#### WHAT YOU WILL DO:
In the listing below, copy out the part that starts with the line containing "When considering height, does" and runs to the end, changing "camera" to "lens" and leaving everything else the same.

#### MATERIAL TO PROCESS:
——
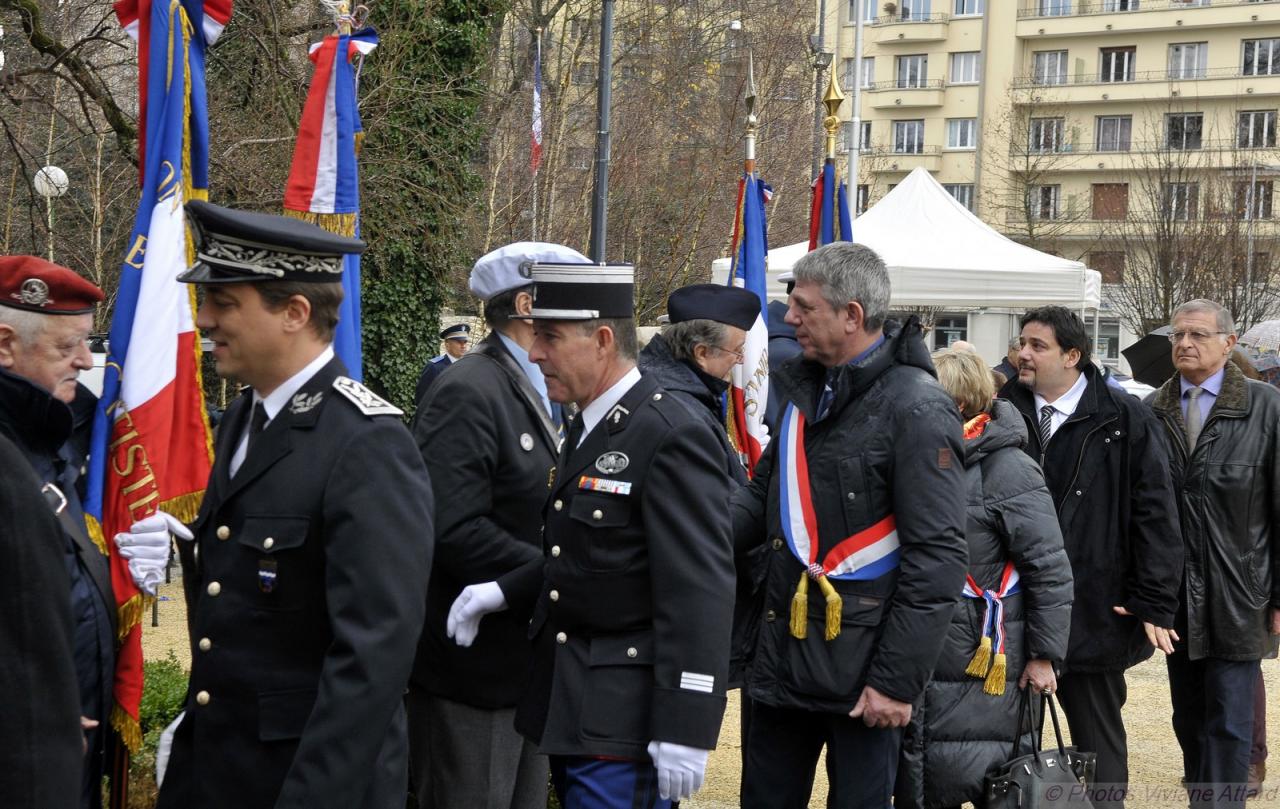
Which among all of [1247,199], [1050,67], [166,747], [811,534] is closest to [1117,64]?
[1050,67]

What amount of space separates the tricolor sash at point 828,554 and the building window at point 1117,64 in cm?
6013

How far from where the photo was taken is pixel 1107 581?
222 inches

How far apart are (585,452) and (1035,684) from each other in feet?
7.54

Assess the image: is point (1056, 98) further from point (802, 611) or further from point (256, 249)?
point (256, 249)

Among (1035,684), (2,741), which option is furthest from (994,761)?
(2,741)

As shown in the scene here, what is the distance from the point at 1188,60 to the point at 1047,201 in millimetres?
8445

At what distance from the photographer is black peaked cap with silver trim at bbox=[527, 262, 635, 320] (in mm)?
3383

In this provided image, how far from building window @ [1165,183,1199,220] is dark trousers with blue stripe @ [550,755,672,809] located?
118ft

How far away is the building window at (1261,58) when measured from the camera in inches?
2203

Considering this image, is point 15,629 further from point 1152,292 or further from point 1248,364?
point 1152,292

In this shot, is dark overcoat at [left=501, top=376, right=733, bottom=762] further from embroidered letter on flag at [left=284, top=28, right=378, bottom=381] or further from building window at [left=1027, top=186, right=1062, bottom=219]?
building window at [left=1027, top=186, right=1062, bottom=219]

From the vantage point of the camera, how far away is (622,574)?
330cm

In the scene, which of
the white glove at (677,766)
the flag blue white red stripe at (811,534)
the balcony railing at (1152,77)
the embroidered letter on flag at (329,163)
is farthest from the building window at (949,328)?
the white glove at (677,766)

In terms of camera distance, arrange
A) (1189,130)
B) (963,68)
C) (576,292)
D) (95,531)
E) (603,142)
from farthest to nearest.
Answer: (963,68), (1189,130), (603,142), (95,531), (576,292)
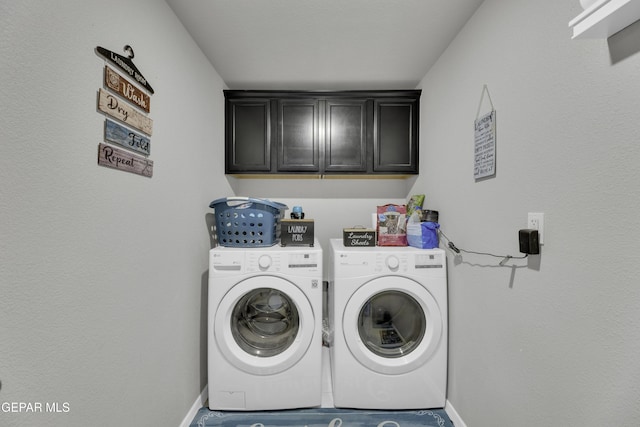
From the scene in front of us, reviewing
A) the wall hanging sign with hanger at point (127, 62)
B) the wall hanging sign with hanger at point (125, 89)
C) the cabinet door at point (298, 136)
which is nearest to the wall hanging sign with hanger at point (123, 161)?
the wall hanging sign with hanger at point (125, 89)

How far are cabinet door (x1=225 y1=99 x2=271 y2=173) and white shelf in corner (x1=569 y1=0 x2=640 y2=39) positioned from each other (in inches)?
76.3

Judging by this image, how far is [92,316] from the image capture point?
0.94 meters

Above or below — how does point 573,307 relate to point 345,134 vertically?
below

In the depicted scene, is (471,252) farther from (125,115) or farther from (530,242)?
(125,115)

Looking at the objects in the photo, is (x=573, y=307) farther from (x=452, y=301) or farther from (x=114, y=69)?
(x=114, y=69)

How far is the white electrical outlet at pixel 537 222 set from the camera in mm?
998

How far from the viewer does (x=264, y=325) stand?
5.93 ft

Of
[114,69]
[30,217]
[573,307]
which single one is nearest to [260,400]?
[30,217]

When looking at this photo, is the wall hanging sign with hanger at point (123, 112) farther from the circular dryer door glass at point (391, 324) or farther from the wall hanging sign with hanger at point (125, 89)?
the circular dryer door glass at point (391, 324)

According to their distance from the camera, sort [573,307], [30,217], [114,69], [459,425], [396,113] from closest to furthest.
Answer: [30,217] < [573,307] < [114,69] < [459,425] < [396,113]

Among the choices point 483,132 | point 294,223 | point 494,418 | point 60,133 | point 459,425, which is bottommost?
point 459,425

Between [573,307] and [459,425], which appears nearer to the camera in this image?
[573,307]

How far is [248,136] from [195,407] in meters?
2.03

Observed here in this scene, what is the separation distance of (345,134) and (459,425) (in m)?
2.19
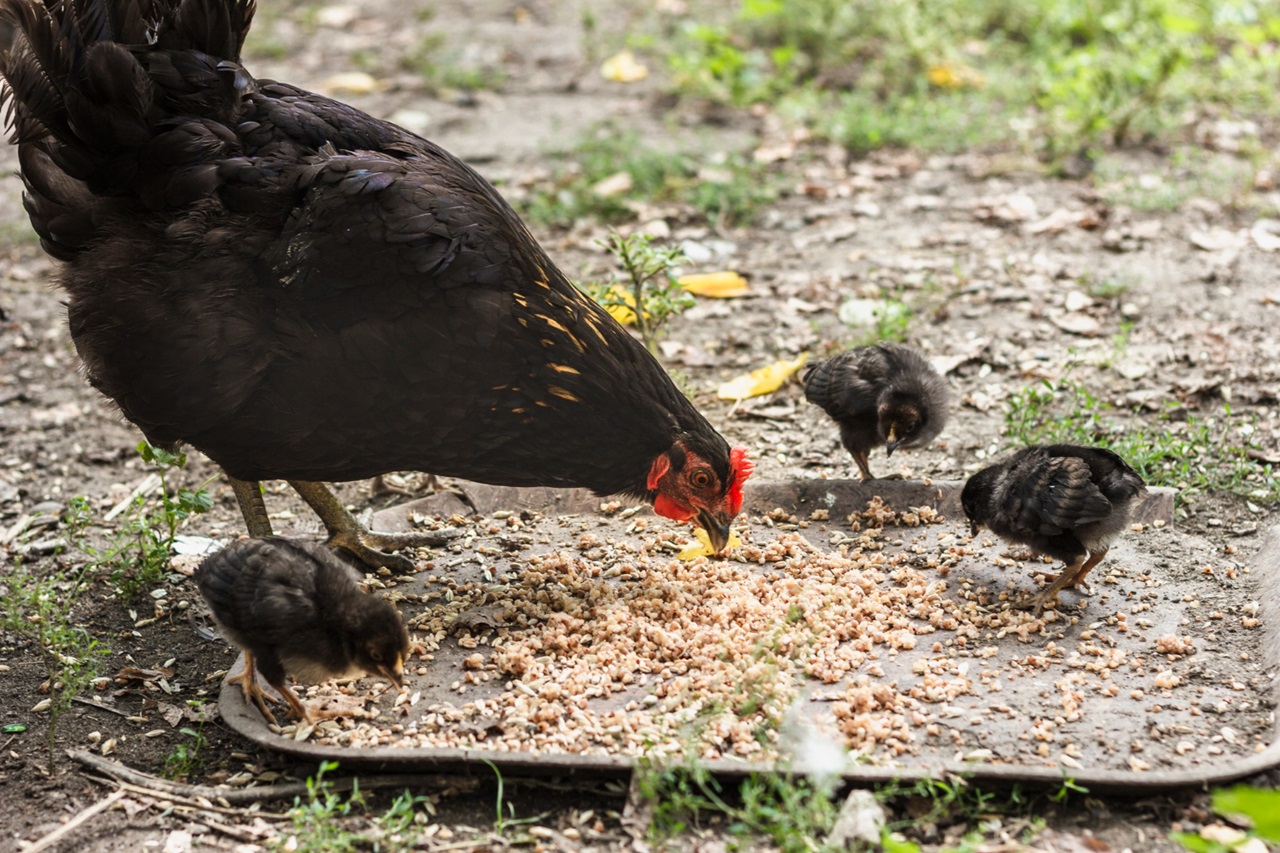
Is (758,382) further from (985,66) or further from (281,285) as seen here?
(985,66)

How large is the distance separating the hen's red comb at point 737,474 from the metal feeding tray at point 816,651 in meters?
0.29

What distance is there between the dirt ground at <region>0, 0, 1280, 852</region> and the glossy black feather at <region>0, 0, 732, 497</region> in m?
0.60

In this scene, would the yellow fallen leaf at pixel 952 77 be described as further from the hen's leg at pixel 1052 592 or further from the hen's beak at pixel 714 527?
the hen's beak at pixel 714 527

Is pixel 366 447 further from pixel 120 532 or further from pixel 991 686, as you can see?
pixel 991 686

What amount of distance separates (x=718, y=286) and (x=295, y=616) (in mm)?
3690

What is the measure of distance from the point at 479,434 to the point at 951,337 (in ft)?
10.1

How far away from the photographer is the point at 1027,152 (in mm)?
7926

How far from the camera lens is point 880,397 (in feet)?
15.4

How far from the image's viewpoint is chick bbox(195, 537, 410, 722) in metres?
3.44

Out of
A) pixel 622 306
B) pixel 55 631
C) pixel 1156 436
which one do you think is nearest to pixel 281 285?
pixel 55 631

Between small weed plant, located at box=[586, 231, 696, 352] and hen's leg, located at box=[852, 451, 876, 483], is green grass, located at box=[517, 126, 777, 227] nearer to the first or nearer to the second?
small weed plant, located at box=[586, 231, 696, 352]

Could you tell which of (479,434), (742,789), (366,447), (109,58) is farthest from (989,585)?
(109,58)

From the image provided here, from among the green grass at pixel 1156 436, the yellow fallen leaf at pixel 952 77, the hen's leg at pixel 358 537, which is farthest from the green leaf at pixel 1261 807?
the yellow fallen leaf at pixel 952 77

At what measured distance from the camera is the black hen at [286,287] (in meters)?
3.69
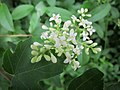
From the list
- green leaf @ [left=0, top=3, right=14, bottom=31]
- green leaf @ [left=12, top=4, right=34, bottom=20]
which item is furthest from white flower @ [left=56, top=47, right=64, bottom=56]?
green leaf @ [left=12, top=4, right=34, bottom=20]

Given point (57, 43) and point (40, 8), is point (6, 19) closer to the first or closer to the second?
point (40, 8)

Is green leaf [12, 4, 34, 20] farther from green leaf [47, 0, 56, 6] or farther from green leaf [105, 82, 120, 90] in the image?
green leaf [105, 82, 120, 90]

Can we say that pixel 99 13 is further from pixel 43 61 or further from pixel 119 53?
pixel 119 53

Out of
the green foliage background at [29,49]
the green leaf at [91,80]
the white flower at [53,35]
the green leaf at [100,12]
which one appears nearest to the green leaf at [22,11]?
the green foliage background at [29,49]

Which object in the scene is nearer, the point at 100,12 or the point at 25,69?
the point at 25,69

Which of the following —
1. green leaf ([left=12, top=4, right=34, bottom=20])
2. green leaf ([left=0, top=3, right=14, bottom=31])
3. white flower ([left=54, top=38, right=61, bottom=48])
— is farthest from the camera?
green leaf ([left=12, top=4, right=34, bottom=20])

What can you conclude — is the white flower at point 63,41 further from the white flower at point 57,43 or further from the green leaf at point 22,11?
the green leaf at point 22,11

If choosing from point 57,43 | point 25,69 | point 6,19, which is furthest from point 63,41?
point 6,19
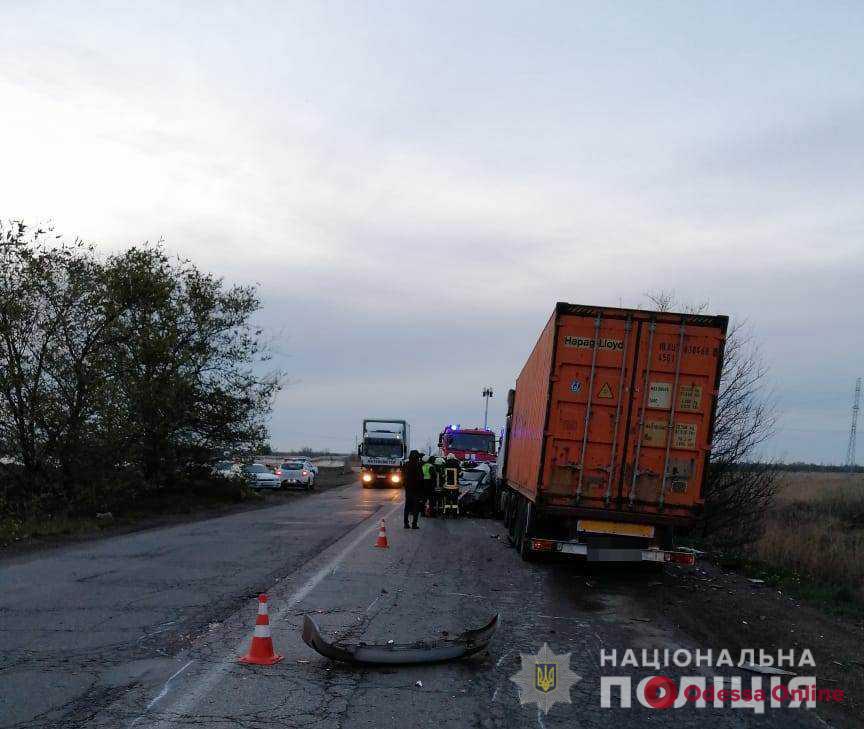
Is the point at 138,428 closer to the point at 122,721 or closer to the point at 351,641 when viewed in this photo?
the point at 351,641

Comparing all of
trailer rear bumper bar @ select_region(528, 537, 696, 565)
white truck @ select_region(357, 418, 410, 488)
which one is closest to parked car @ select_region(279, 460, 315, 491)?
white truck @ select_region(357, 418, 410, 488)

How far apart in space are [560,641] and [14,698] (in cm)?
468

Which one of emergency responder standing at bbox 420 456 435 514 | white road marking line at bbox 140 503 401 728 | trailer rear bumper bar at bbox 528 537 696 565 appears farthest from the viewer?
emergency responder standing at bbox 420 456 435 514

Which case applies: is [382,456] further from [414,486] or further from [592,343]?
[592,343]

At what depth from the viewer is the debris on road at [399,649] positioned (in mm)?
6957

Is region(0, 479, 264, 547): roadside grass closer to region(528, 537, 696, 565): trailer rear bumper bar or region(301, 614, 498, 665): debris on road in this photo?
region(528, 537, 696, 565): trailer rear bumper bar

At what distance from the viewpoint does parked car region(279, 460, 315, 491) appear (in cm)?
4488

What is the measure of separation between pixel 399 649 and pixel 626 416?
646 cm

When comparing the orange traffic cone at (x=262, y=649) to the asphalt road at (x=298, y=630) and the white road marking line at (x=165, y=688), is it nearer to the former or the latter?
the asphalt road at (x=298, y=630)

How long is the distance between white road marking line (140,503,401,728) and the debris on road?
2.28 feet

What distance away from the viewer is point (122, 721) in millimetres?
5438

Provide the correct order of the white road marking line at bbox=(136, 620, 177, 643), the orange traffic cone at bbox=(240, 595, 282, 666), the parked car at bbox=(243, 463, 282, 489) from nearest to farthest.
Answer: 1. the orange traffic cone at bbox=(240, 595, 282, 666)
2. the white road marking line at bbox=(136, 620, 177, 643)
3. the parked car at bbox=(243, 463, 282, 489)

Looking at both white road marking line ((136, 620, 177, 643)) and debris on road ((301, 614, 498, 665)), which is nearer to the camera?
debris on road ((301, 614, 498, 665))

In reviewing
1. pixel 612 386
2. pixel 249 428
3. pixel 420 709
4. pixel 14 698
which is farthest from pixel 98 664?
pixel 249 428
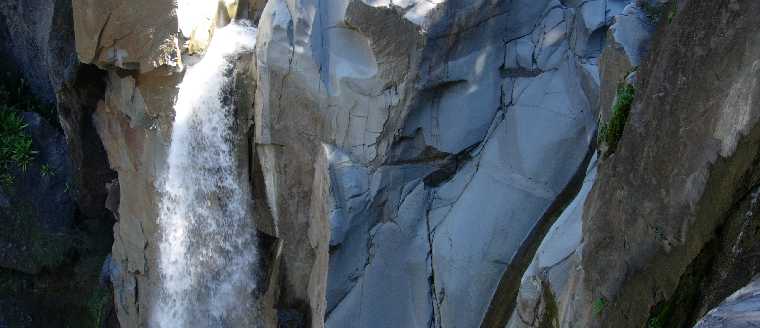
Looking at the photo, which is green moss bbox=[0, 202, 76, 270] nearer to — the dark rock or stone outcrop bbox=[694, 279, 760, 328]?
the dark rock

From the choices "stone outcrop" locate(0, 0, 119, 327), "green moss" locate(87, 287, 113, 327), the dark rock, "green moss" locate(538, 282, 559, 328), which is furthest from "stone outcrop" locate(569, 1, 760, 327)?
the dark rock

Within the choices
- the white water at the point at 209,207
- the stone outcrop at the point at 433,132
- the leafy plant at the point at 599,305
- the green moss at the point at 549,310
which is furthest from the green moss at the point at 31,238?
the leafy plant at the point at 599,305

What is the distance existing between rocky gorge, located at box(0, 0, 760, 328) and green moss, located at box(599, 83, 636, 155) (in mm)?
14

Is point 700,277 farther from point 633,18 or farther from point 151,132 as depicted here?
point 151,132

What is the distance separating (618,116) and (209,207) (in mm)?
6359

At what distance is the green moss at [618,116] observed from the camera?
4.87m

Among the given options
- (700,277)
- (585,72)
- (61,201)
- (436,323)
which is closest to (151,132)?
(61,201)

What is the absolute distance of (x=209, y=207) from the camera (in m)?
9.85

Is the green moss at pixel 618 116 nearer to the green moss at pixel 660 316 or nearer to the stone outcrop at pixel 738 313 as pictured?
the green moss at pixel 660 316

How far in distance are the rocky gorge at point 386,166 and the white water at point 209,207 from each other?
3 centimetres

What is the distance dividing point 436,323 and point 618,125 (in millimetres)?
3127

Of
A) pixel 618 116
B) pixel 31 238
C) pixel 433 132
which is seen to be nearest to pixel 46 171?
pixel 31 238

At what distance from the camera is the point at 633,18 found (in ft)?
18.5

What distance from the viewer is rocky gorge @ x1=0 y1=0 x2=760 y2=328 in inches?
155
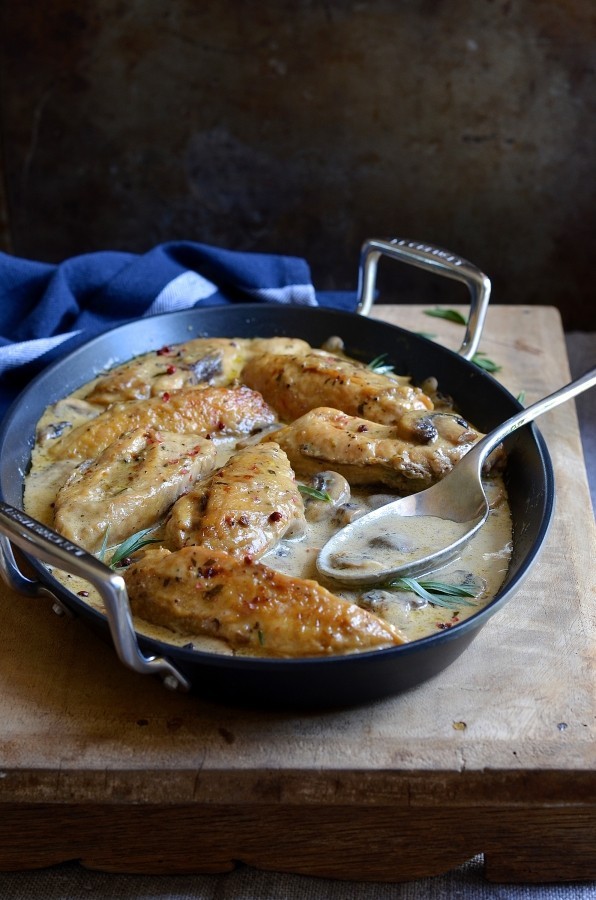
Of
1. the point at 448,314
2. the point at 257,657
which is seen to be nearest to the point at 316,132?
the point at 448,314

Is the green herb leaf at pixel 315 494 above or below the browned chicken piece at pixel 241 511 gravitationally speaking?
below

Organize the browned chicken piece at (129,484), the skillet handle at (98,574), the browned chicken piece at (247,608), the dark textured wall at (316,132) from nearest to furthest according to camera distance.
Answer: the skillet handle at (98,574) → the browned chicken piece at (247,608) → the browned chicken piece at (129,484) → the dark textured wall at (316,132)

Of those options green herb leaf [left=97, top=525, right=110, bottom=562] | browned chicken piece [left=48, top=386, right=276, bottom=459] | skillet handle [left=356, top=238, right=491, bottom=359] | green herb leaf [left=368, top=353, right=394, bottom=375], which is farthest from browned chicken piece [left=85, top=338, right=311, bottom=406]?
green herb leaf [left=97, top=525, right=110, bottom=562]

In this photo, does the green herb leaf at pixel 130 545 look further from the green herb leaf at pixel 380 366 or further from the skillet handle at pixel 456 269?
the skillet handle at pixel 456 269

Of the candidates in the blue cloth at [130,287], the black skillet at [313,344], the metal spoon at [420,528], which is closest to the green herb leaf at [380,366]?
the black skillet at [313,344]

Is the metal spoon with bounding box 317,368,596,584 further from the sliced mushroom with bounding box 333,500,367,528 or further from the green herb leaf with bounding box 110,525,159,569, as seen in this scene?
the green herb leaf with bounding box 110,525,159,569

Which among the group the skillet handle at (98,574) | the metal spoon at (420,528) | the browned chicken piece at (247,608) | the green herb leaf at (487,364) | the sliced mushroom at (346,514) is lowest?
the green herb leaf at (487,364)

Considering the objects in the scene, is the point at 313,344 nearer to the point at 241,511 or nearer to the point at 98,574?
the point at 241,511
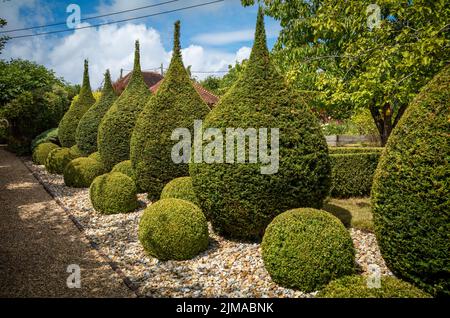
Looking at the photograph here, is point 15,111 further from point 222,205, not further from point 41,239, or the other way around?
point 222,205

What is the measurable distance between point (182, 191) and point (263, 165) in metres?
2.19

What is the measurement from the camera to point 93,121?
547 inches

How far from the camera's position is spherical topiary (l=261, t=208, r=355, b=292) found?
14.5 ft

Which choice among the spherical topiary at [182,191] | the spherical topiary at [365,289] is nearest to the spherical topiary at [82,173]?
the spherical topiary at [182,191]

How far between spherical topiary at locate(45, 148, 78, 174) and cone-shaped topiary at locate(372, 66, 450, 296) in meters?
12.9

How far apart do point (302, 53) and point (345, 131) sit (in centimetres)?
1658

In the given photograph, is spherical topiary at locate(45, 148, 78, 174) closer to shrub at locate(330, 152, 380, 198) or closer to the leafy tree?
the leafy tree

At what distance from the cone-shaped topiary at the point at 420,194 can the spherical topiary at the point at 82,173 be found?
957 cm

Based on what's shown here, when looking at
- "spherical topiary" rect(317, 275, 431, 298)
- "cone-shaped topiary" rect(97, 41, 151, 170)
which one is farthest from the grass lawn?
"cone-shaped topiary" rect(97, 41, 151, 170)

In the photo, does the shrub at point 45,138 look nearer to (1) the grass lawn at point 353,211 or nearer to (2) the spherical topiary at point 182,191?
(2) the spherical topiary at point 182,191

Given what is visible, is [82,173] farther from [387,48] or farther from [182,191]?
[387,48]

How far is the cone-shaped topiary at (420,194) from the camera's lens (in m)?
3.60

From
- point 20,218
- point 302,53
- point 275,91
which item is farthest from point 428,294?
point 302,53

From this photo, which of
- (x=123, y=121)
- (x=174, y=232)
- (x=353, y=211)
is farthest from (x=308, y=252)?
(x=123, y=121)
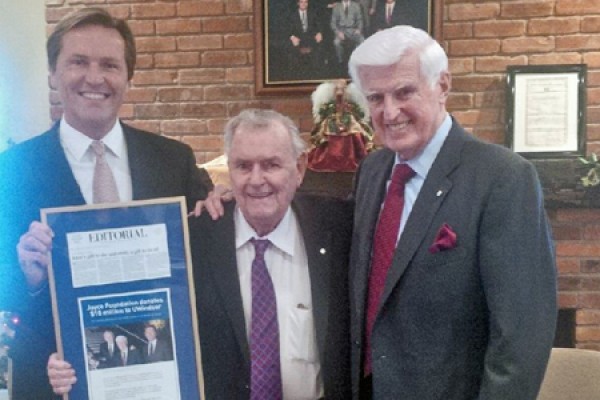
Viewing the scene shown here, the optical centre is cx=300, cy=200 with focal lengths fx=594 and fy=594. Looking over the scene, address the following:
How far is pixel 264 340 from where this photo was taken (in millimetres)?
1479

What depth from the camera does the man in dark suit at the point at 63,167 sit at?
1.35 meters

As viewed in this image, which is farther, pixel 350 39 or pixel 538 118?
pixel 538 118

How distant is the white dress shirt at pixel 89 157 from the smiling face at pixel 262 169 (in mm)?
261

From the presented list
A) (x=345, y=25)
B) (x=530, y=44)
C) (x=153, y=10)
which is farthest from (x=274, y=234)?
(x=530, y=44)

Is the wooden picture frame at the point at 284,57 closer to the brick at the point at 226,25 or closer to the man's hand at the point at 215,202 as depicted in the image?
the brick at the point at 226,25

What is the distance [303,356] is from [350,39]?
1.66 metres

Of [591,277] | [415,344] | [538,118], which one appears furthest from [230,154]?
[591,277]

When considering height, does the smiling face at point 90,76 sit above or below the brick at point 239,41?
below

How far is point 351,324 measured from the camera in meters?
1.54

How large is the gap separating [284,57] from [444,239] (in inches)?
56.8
——
#### TASK OUTPUT:
When considering height, does the smiling face at point 90,76 sit above or below the brick at point 239,41?
below

How far is point 351,324 measured from the lens in meters?
1.54

How large is the gap separating [284,57] from [444,239] (in inches)?
56.8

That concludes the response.